Kritischer Zustand der Süßwasserfische und Neunaugen in Deutschland

Neue Rote Liste: Mehr als die Hälfte der 90 bewerteten einheimischen Arten sind bestandsgefährdet oder ausgestorben.

Die aktuelle Rote Liste für Deutschland stuft den Atlantischen Lachs (Salmo salar) weiterhin als „vom Aussterben bedroht“ ein. (Symbolbild: danny moore auf Pixabay)
Die aktuelle Rote Liste für Deutschland stuft den Atlantischen Lachs (Salmo salar) weiterhin als „vom Aussterben bedroht“ ein. (Symbolbild: danny moore auf Pixabay)

Eine gemeinsame Pressemitteilung des Bundesamtes für Naturschutz (BfN) und des Rote-Liste-Zentrums (RLZ) offenbart eine deutliche Verschlechterung im Zustand der Süßwasserfische und Neunaugen in Deutschland. Die neue Rote Liste, eine wichtige Informationsquelle für den Erhalt der biologischen Vielfalt, zeigt alarmierende Entwicklungen: Mehr als die Hälfte der 90 bewerteten einheimischen Arten sind nun bestandsgefährdet oder ausgestorben.

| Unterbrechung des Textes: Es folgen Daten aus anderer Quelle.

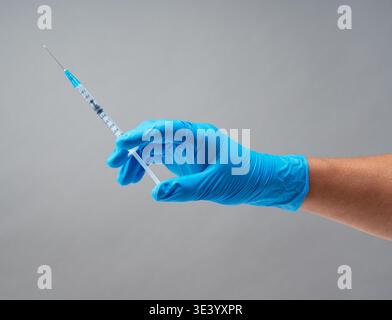 Hand in blauem medizinischen Handschuh mit steriler Spritze mit Nadel vor grauem Hintergrund Stockfoto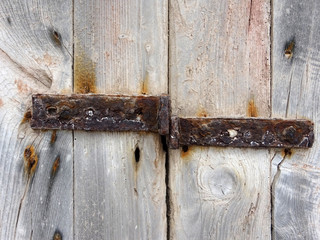 Old wooden door surface background with rusty metal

Dramatische Verschlechterung seit 2009

Im Vergleich zur letzten Roten Liste von 2009 hat sich die Situation erheblich verschärft. Waren damals 22 Arten als bestandsgefährdet eingestuft, sind es jetzt 38. Besonders besorgniserregend: 11 Arten, darunter der Lachs und das Meerneunauge, sind akut vom Aussterben bedroht. Zudem sind 9 Arten, wie der Europäische Stör, bereits ausgestorben oder verschollen. Auch häufigere Arten wie die Brasse zeigen negative Bestandstrends.

Ursachen und Herausforderungen

Die Hauptgefährdungsursachen sind vielschichtig: Menschliche Eingriffe wie Gewässerausbau und -regulierung, Barrieren und Querbauwerke, die als Wanderhindernisse dienen, Wasserkraftwerke etc. spielen eine entscheidende Rolle. Hinzu kommen die Auswirkungen des Klimawandels, wie zunehmende Dürresommer und höhere Gewässertemperaturen, die besonders hitzeempfindliche Arten wie die einheimische Forelle beeinträchtigen.

Dr. Jörg Freyhof, Hauptautor der Roten Liste und Wissenschaftler am Museum für Naturkunde Berlin, betont, dass die Liste den Beginn einer tiefgreifenden Veränderung der Fischbestände dokumentiert. Die zunehmende Verbreitung invasiver Arten wie der Regenbogenforelle trägt ebenfalls zur Gefährdung einheimischer Fischarten bei.

Deutschland in der Verantwortung

Die Rote Liste unterstreicht die nationale Verantwortung Deutschlands für den weltweiten Erhalt bestimmter Arten. Für 21 Arten, darunter sieben Endemiten (Anm. d. Red.: Arten, die nur an einem einzigen definierten geografischen Ort vorkommen), besteht eine erhöhte Verantwortung. Beispiele sind der Ammersee-Kilch und die Schaalsee-Maräne, die nur in Deutschland vorkommen.

Expertenmeinungen und Lösungsansätze

Fachleute fordern gezielte Anstrengungen zur Erhaltung der Arten und die Renaturierung ihrer Lebensräume. BfN-Präsidentin Sabine Riewenherm verweist auf Erfolge durch verbesserte Wasserqualität und betont die Notwendigkeit weiterer Maßnahmen. Dr. Christian Wolter vom IGB hebt hervor, dass Gewässer als wichtige Lebensräume stärker wahrgenommen und geschützt werden müssen.

Politische und sozioökonomische Herausforderungen

Trotz vorhandener politischer Instrumente, wie der Flora-Fauna-Habitat-Richtlinie und der Europäischen Wasserrahmenrichtlinie, ist die Umsetzung von Maßnahmen zum Gewässerschutz oft schleppend. Nutzungskonflikte und sozioökonomische Rahmenbedingungen stehen dem Schutz der Gewässerlandschaften vielfach entgegen.